> TASK LIST
1. Using the Singapore forum post, answer each question briefly:
(a) What degree and certification has the poster already completed?
(b) What monthly salary does the job offer from a consultancy carry?
(c) Which certification is the poster preparing for?
2. Carry on the Singapore forum post from its last line.

> TEXT PASSAGE
# What is the cost of living in Singapore and reasonable salary for 5yrs Network Engr



## dkumar.js (Aug 12, 2013)

Hi All,

I am looking for job in Singapore and done B.Tech/CCNP. I am working as Network Engineer having 5yrs in IT Industry. I dnt know about cost of living there. One for consultancy is providing Job offer in Singapre with SGD4000/month salary whether its reasonable or not for staying there. I also eager to know which Employment pass is suitable for B.Tech professional(with 5 yrs Exp). I am preparing for CCIE Security and want to join there Classes for that along with Job. Whats there institute fee for CCIE Security Written & LAB. What should be atleast salary for Network Professional with 5 yrs Exp. Could anyone let me know these all issue so I can think about my budget to plan to move Singapore? In how much SGD, I can survive monthly and save in my account?

> DATA LINES

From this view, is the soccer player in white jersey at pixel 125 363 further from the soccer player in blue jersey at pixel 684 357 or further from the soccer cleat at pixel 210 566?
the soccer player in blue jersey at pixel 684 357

> FINAL ANSWERS
1.
(a) B.Tech and CCNP.
(b) SGD4000 per month.
(c) CCIE Security.

2.
----------



## beppi (Jun 10, 2013)

S$4000/month is o.k. to live on if you are single and rent a (sublet) room only, but not enough if you have family and need to rent a whole apartment.
It seems a bit low for somebody with a degree and 5 years experience, and probably at the lower end of what you can get a work visa (Q1 EP) with, but as an Indian you might not be able to get more, because thousands of your countrymen also try to get here at all cost.


----------



## dkumar.js (Aug 12, 2013)

Thanks beppi,

I am single only and will be marrying next year and thinking after getting marry I will be staying with family. what will happen if I change the company after 6th or 7th month because i need to get good salary if i will be stay with wife. as for as Visa that consultancy told me either P1 or P2 EP will be provided.


----------



## beppi (Jun 10, 2013)

P2 pass requires a salary of S$4500/month and P1 pass minimum S$8000/month. You will only get a Q1 pass.
S$4000 is the minimum salary with which you are allowed to bring your (foreign) wife as dependant.

These numbers are due to be raised soon (probably later this year), but the old rules usually continue to apply to existing passes (note that changing job means changing pass and then you might be downgraded and/or your wife might have to leave).

MoM does not like job hoppers, so it is safer to wait at least two years before you change.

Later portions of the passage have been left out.